◆ Texte d'étude ◆

==*==

Ouvert récemment, le Quartier Perse est installé dans un petit local qui date des années 30 et qu’on a simplement décoré, mais avec un réel souci de confort. Ce resto s’avère le seul du genre où l’on peut boire du vin ou de la bière avec ses kebabs. La carte est modeste et présente un choix limité de grillades typiques: filet de bouf attendri dans le jus d’oignon sans la moindre trace de gras; poulet mariné dans du jus de citron et du safran; viande hachée en brochettes; kubideh, délicatement épicé à l’origan et à la cannelle, que les Iraniens baptisent parfois «hamburger perse», et qui n’a strictement rien à voir _ tant par la qualité de la viande que par l’assaisonnement _ avec ce que l’on vous sert dans les fast-foods. D’ailleurs, je n’aurais aucune difficulté à en faire une consommation régulière tellement c’est succulent. On vous sert ces plats avec le chelo, une montagne d’un riz blanc long et parfumé, légèrement teinté au safran, et d’un goût absolument unique à cause de la technique de cuisson toute particulière qu’ont perfectionnée les Perses. On doit faire y faire fondre un doigt de beurre et le saupoudrer d’une poudre de baies de sumac, qui ajoutera une pointe d’aigreur et de piquant. À part les grillades, Mahin, la cuisinière de ce Quartier Perse, fait aussi un excellent braisé de jarret d’agneau, dont la viande moelleuse et fondante s’accompagne bien d’un riz aux herbes et aux fèves de Lima, une autre spécialité. Chaque midi de la semaine, elle propose également un ragoût savoureux qu’on appelle koresht (ou «sauce», en farsi ), un plat qui fait le trait d’union entre les fruits ou les haricots secs et la viande longuement braisée. Pour commencer ce repas, on offre une sélection d’entrées qui ne sont pas sans rappeler certains mets de la Méditerranée levantine: une salade d’aubergines froides, d’ail et d`oufs, ou de yaourt et de concombre, et même un hummus de pois chiches: des plats qui peuvent être servis dans une assiette combinée pour 6,50 $, et qui suffiront largement pour deux personnes.

==*==

◆ Données ◆
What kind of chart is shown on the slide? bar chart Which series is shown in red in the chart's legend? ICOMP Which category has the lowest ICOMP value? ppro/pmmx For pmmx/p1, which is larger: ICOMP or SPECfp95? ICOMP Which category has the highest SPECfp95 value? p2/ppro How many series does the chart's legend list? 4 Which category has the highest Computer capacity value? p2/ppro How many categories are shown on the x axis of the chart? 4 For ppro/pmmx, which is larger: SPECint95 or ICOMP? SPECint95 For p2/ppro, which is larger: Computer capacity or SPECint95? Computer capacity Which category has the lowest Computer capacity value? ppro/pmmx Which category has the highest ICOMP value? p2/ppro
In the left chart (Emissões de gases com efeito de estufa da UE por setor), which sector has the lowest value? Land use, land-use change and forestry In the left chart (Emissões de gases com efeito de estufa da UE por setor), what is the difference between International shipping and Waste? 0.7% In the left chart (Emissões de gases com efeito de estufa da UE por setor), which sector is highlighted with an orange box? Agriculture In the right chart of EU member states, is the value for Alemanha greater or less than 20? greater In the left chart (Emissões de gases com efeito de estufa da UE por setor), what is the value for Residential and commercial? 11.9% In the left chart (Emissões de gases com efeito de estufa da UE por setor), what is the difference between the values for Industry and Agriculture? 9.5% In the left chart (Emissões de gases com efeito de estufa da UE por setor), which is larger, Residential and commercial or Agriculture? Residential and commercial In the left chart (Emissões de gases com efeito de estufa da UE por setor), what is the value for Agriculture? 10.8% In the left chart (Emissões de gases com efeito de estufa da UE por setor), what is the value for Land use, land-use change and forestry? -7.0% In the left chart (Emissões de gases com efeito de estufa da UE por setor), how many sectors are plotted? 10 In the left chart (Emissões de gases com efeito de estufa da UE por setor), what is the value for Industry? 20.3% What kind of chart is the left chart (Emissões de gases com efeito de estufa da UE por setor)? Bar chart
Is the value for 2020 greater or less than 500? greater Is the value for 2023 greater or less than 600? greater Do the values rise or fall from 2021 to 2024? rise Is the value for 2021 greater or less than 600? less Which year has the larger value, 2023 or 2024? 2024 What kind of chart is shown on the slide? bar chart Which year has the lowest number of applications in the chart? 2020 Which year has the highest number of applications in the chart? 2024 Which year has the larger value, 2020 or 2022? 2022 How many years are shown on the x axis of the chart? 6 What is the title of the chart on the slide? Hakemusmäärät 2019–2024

==*==

◆ Consignes ◆
(a) Indiquez si chacun des énoncés suivants concorde avec le texte sur le Quartier Perse. Répondez par oui ou non et citez les mots du texte qui tranchent la question : (i) le restaurant occupe un local datant des années 30 ; (ii) la carte offre un large choix de grillades ; (iii) un koresht est proposé chaque midi de la semaine.
(b) Résumez sous forme de liste le paragraphe du texte sur le Quartier Perse qui commence par « Ouvert récemment, le Quartier Perse », en conservant ses faits principaux.
(c) Rédigez la suite du texte sur le Quartier Perse en reprenant après sa dernière phrase.
Les lignes proviennent d'une autre source que le texte.

◆ Corrigé ◆
(a)
(i) Oui : « installé dans un petit local qui date des années 30 ».
(ii) Non : « La carte est modeste et présente un choix limité de grillades typiques ».
(iii) Oui : « Chaque midi de la semaine, elle propose également un ragoût savoureux qu’on appelle koresht ».

(b)
- Restaurant récemment ouvert, dans un petit local des années 30, au décor simple mais confortable.
- Seul restaurant du genre où l'on peut boire du vin ou de la bière avec ses kebabs.
- Carte modeste de grillades typiques : filet attendri dans le jus d'oignon, poulet mariné au citron et au safran, brochettes de viande hachée, et kubideh épicé à l'origan et à la cannelle, sans rapport avec les hamburgers des fast-foods.
- Grillades servies avec le chelo, un riz blanc long et parfumé, légèrement safrané, qu'on agrémente de beurre et de poudre de sumac.
- Mahin, la cuisinière, prépare aussi un braisé de jarret d'agneau, accompagné d'un riz aux herbes et aux fèves de Lima.
- Chaque midi de la semaine, un koresht : ragoût qui associe fruits ou haricots secs et viande longuement braisée.
- En entrée, des plats d'inspiration levantine (salade d'aubergines, yaourt et concombre, hummus), servis en assiette combinée à 6,50 $, assez copieuse pour deux personnes.

(c)
Les portions étant plutôt copieuses, nous avons abandonné l’idée de terminer ce repas sur les friandises très sucrées de type baklava, pour se contenter d’un thé fort et citronné. Si la carte des vins reste modeste, les prix le sont également. Un tel repas, servi avec courtoisie et efficacité, dans un véritable esprit de famille, reste l’occasion parfaite de découvrir une nouvelle cuisine nationale. Comptez 40 $ à deux, avec les taxes et le service, avant les boissons, pour deux repas plantureux.

Le Quartier Perse
4241, boulevard Décarie (métro Villa-Maria)
Tél.: (514) 488-6367

Amuse-gueule
Il ne sera pas question de l’Iran moderne mais qui sait, peut-être de la Perse ancienne, ou de ghazals mélancoliques aux Arts Gourmands de Sainte-Adèle, version 1999. Christyne Brouillet est présidente d’honneur de l’événement: c’est l’une de nos très bonnes écrivaines, mais aussi l’une de nos plus gourmandes _ et ce n’est pas un défaut. Cette année, on accueillera plusieurs écrivains français connus, dont Marie Rouannet, Jean-Luc Hennig, Jean-Claude Izzo, et Claude Duneton, réunis pour discuter du lien entre la bouche qui parle et la bouche qui avale, ou celle qui raconte et celle qui déglutit! Excellente occasion, en tout cas, de passer quelques jours à la campagne. Comme par le passé, les organisateurs installeront de grandes tentes où l’on pourra trouver tant les nourritures spirituelles que terrestres. Du 27 au 30 mai prochain. Je vous mettrai au courant des détails.